Mal nacimiento, mala familia, mala infancia, malos estudios, mala juventud, malos empleos, mala alimentación, malos vestidos, mala vivienda, mal despacho, malas relaciones, mal amante, mala salud, mala fortuna, mal talento, mal éxito, mala reputación, mal carácter, mala moral, mala vejez... Creo que es un completo retrato desde mi infancia hasta hoy, 23 de marzo de 1931, cincuenta y nueve años, dos meses y cinco días. Poco puedo esperar que mejore.

Si escribo tan poco no es porque me esfuerce, sino porque tengo horror al trabajo. Sólo escribo cuando «me da por ahí». Si tengo algún talento es el de improvisador.

Tengo ingenio cada día y talento literario ocho días al mes.
La sociedad, las costumbres, la arquitectura, el arte, la literatura (su vocabulario y sus temas), las modas, la política, las tendencias sociales, los gustos públicos... Odio esta época.

He conseguido que M. Michaut, profesor de la Sorbona, lo reconociera: los profesores están para la gente que no aprendería nada por si sola. El saber que cuenta es el que uno se da a sí mismo, por curiosidad natural o pasión de saber.

En nada hay placer ni interés sin pasión. Hacer el amor como un deber, escribir como oficio, por ambos lados: nada.

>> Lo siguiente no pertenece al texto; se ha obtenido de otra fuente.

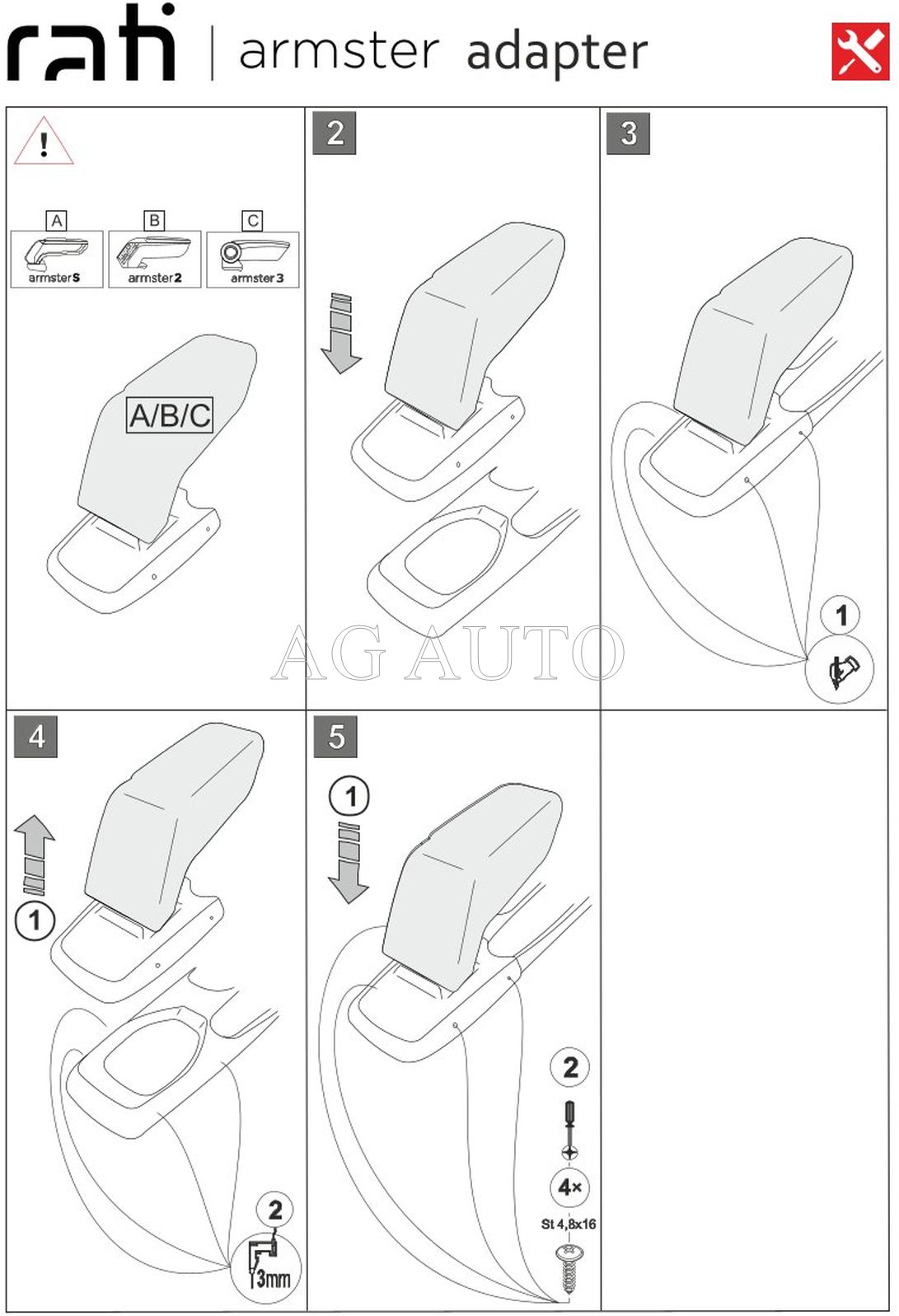 rati | armster adapter

!

A
armster S

B
armster 2

C
armster 3

A/B/C

2

3

1

AG AUTO

4

1

2

3mm

5

1

2

4×

St 4,8x16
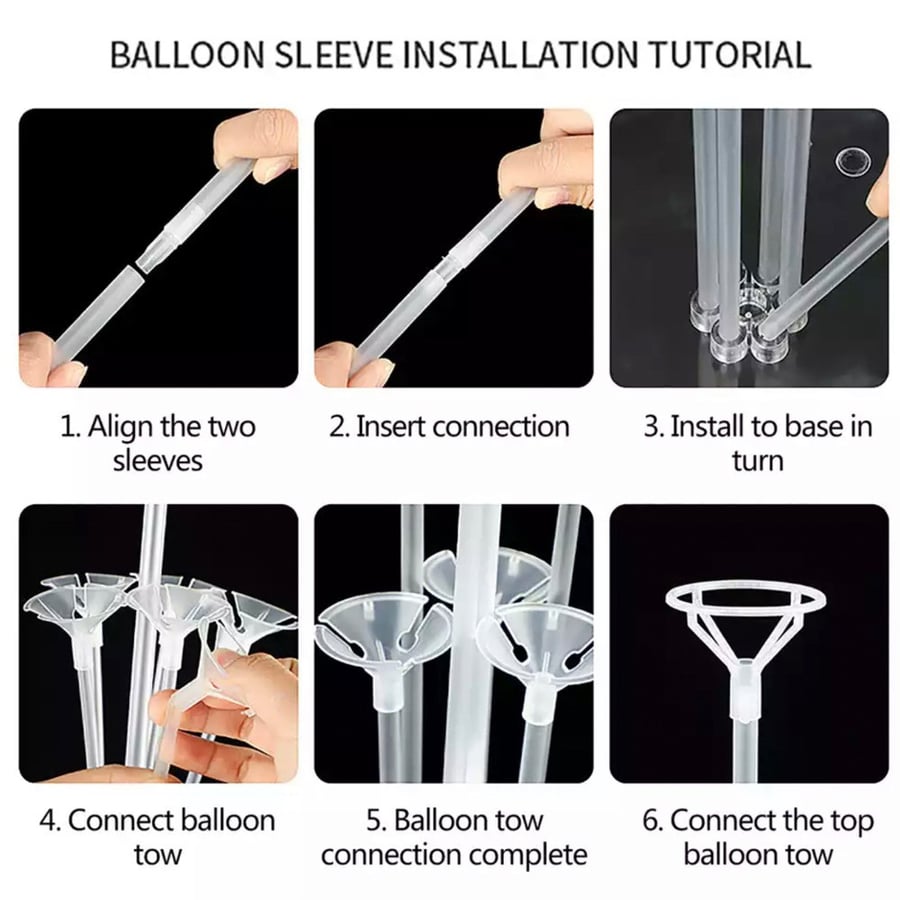 BALLOON SLEEVE INSTALLATION TUTORIAL

1. Align the two sleeves

2. Insert connection

3. Install to base in turn

4. Connect balloon tow

5. Balloon tow connection complete

6. Connect the top balloon tow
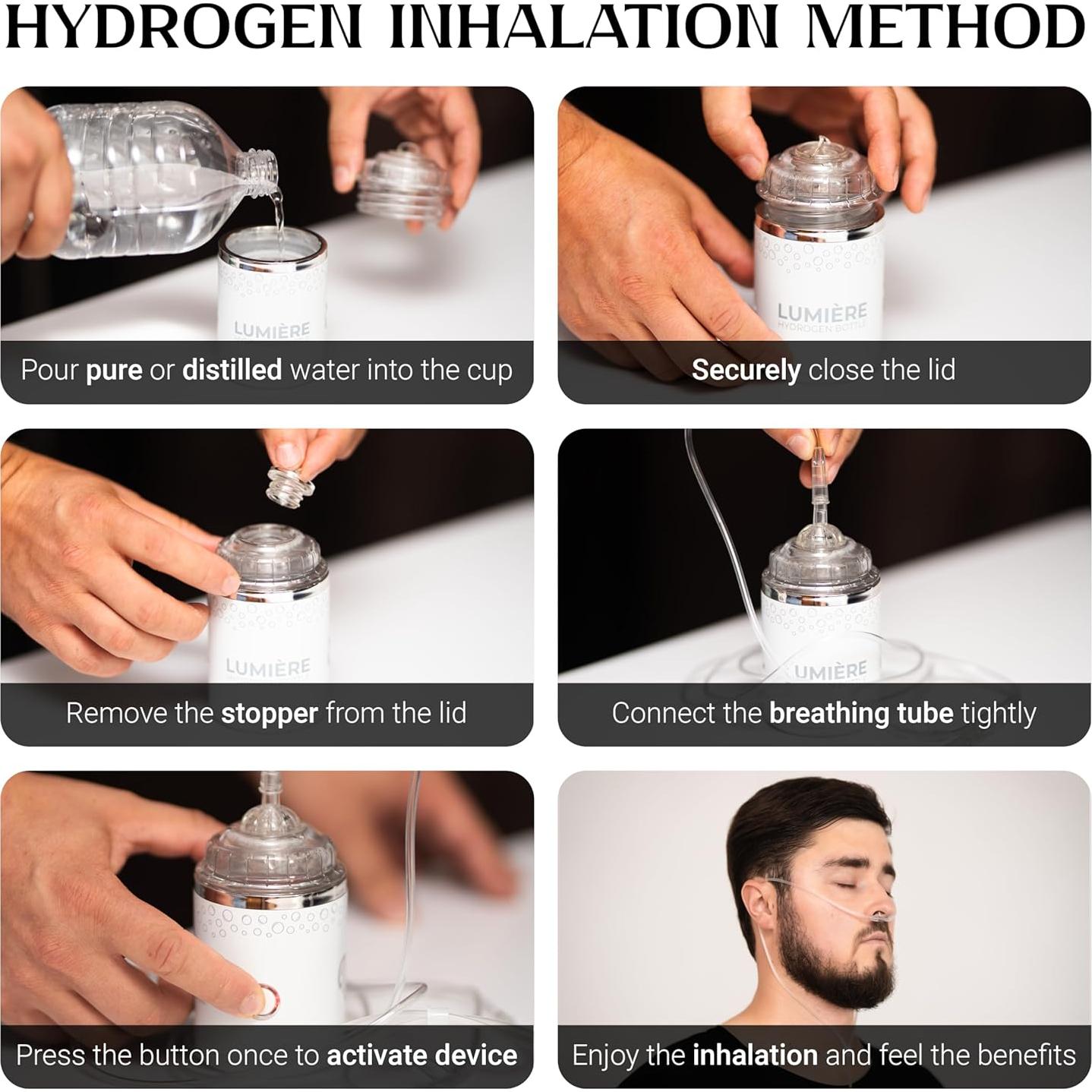 HYDROGEN INHALATION METHOD

LUMIÈRE

Pour pure or distilled water into the cup

LUMIÈRE
HYDROGEN BOTTLE

Securely close the lid

LUMIÈRE

Remove the stopper from the lid

UMIÈRE

Connect the breathing tube tightly

Press the button once to activate device

Enjoy the inhalation and feel the benefits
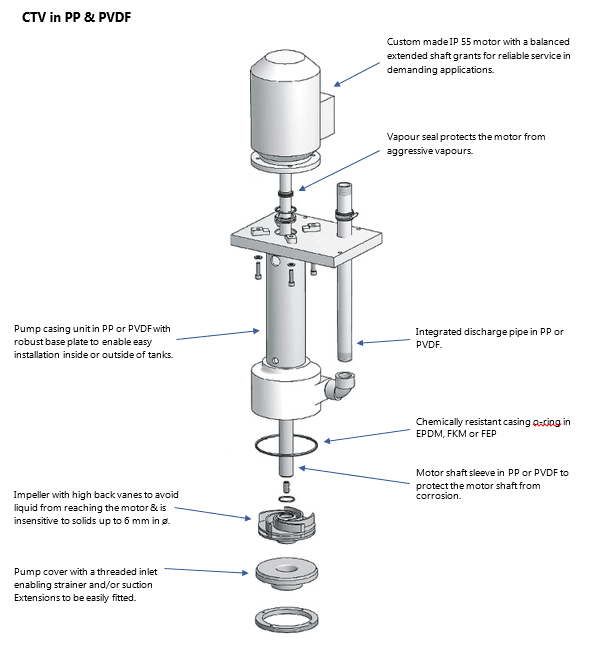 CTV in PP & PVDF

Custom made IP 55 motor with a balanced extended shaft grants for reliable service in demanding applications.

Vapour seal protects the motor from aggressive vapours.

Pump casing unit in PP or PVDF with robust base plate to enable easy installation inside or outside of tanks.

Integrated discharge pipe in PP or PVDF.

Chemically resistant casing o-ring in EPDM, FKM or FEP

Motor shaft sleeve in PP or PVDF to protect the motor shaft from corrosion.

Impeller with high back vanes to avoid liquid from reaching the motor & is insensitive to solids up to 6 mm in ø.

Pump cover with a threaded inlet enabling strainer and/or suction Extensions to be easily fitted.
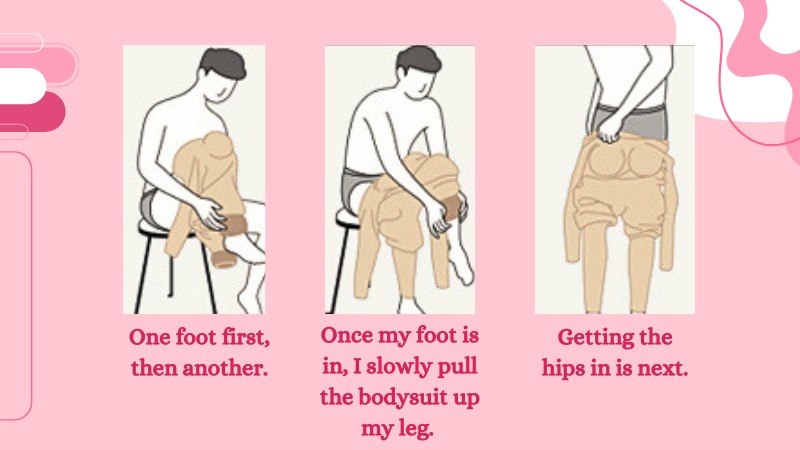 One foot first, then another.

Once my foot is in, I slowly pull the bodysuit up my leg.

Getting the hips in is next.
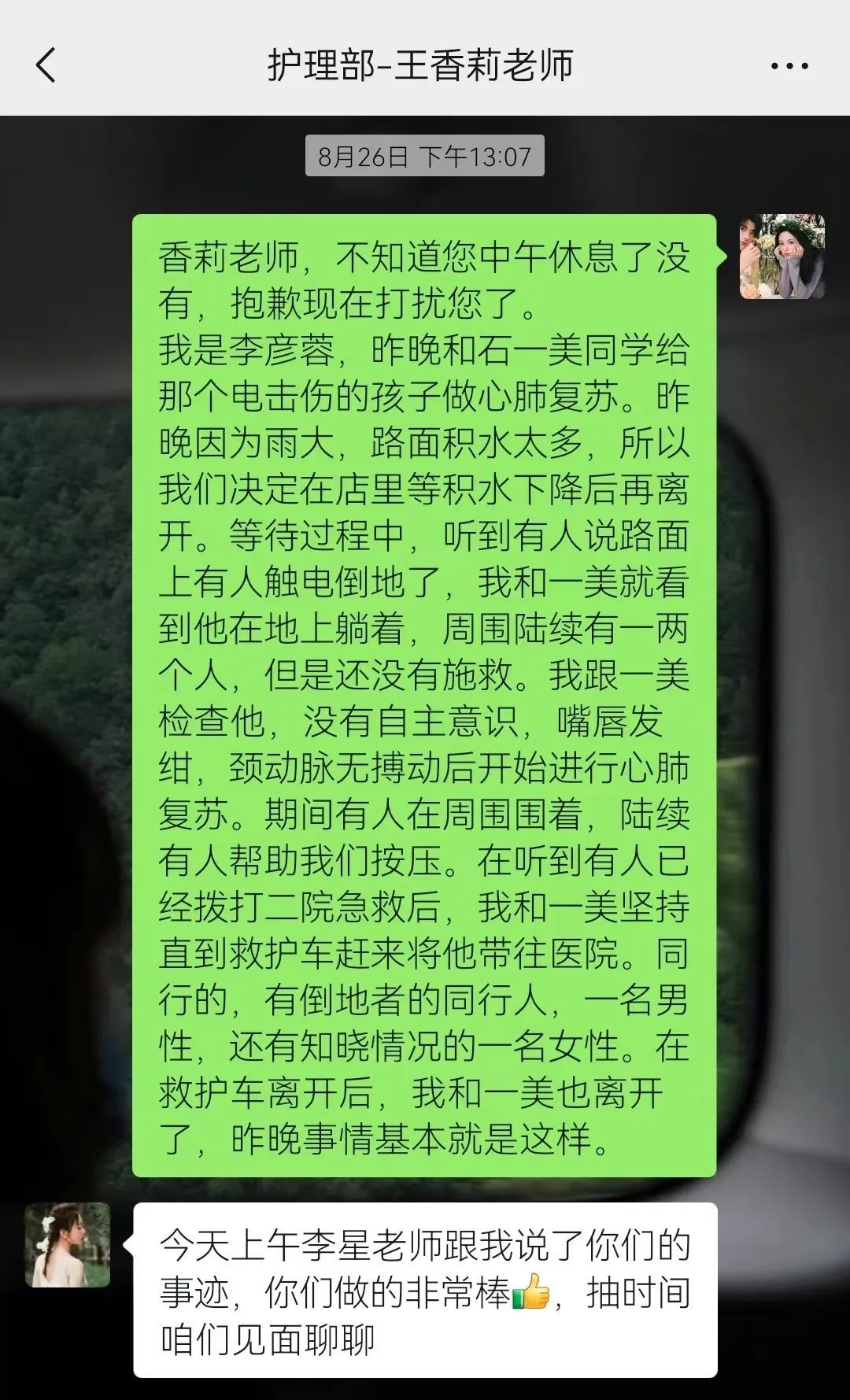 护理部-王香莉老师

8月26日 下午13:07

香莉老师，不知道您中午休息了没有，抱歉现在打扰您了。
我是李彦蓉，昨晚和石一美同学给那个电击伤的孩子做心肺复苏。昨晚因为雨大，路面积水太多，所以我们决定在店里等积水下降后再离开。等待过程中，听到有人说路面上有人触电倒地了，我和一美就看到他在地上躺着，周围陆续有一两个人，但是还没有施救。我跟一美检查他，没有自主意识，嘴唇发绀，颈动脉无搏动后开始进行心肺复苏。期间有人在周围围着，陆续有人帮助我们按压。在听到有人已经拨打二院急救后，我和一美坚持直到救护车赶来将他带往医院。同行的，有倒地者的同行人，一名男性，还有知晓情况的一名女性。在救护车离开后，我和一美也离开了，昨晚事情基本就是这样。

今天上午李星老师跟我说了你们的事迹，你们做的非常棒👍，抽时间咱们见面聊聊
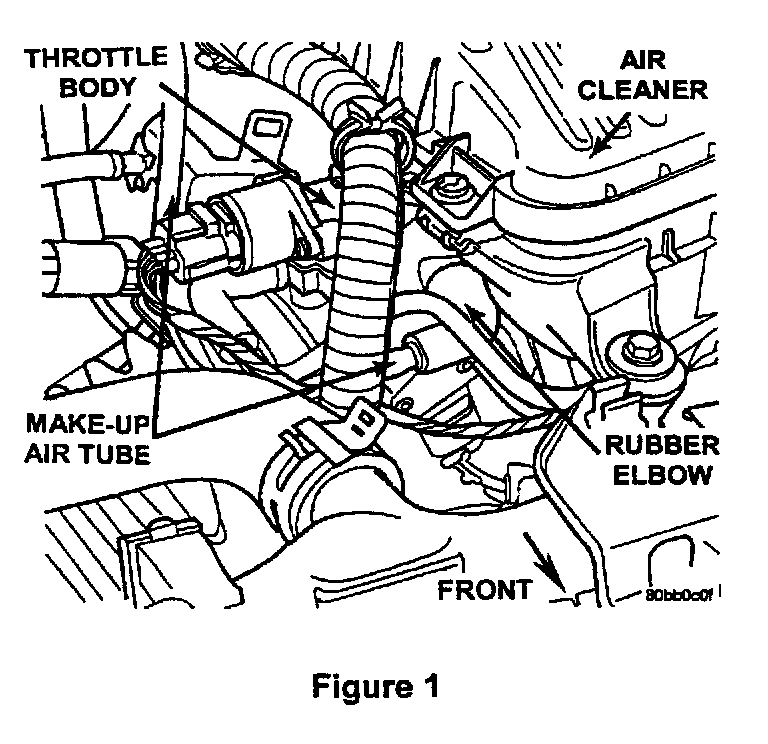 THROTTLE BODY

AIR CLEANER

MAKE-UP AIR TUBE

RUBBER ELBOW

FRONT

80bb0c0f

Figure 1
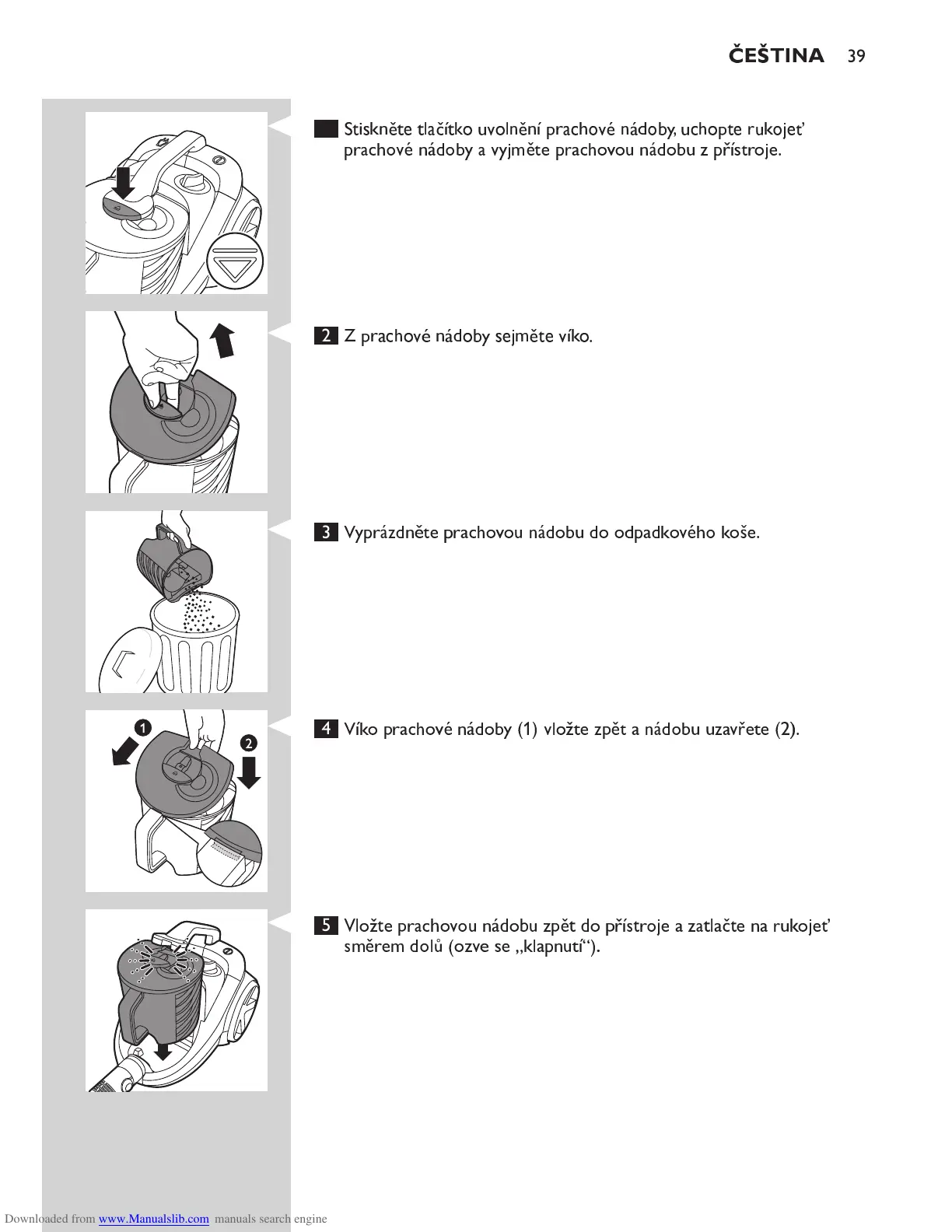 ČEŠTINA 39

Stiskněte tlačítko uvolnění prachové nádoby, uchopte rukojeť prachové nádoby a vyjměte prachovou nádobu z přístroje.

2 Z prachové nádoby sejměte víko.

3 Vyprázdněte prachovou nádobu do odpadkového koše.

1

2

4 Víko prachové nádoby (1) vložte zpět a nádobu uzavřete (2).

5 Vložte prachovou nádobu zpět do přístroje a zatlačte na rukojeť směrem dolů (ozve se „klapnutí“).

Downloaded from www.Manualslib.com manuals search engine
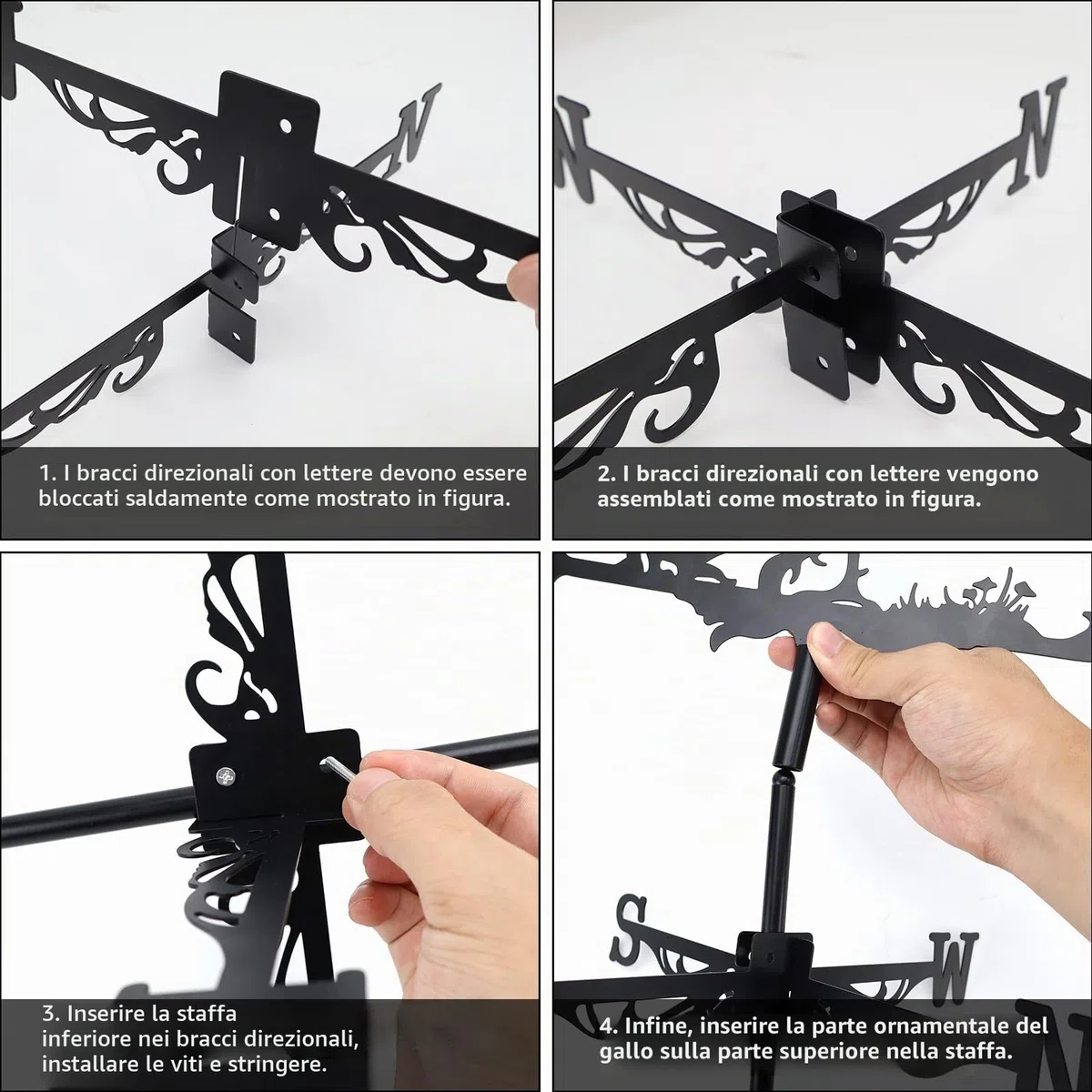 S

N

1. I bracci direzionali con lettere devono essere bloccati saldamente come mostrato in figura.

N

N

2. I bracci direzionali con lettere vengono assemblati come mostrato in figura.

3. Inserire la staffa inferiore nei bracci direzionali, installare le viti e stringere.

S

W

N

4. Infine, inserire la parte ornamentale del gallo sulla parte superiore nella staffa.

Atropellaron al gato de una hotelera en la rue Christine cuando éste estaba absorto en el acecho de una rata. Apenada, la hotelera dijo: «ha muerto con honor».

Siempre he disfrutado más de mis penas que de mi felicidad.

Aún no he podido decir que prefiero: el placer del amor o el placer de escribir. Cuando siento uno es el otro. Creo que me moriré sin haber elegido.

Mi carbonero me trae carbón. Le pregunto por su perra, que conozco. Me dice que ha muerto. Me inquieto por saber si sufrió. «No. Murió dulcemente. ¡A fuego lento!» El toque profesional.

Me río de mí, por las noches, encerrado solo en mi habitación, sentado frente a mi pequeño escritorio, ante mis dos velas encendidas, del hecho de empeñarme en escribir. ¡Para qué lectores, señor!, en los tiempos que vivimos.

En cualquier cosa, lo que se da en llamar perfección, no tiene interés. La perfección no tiene personalidad.

El mejor momento de mi existencia: por la noche, entre medianoche y las dos de la madrugada, solo, en silencio, soñando con las mil cosas que ocupan mi mente.

¡No! Nada vale nada: ni el amor ni la amistad, ni el trabajo, ni ningún placer. Todo es mediocre, pasajero, infantil, sobrestimado.

No hay sentencias máximas ni aforismos de los que no pueda escribirse la contrapartida.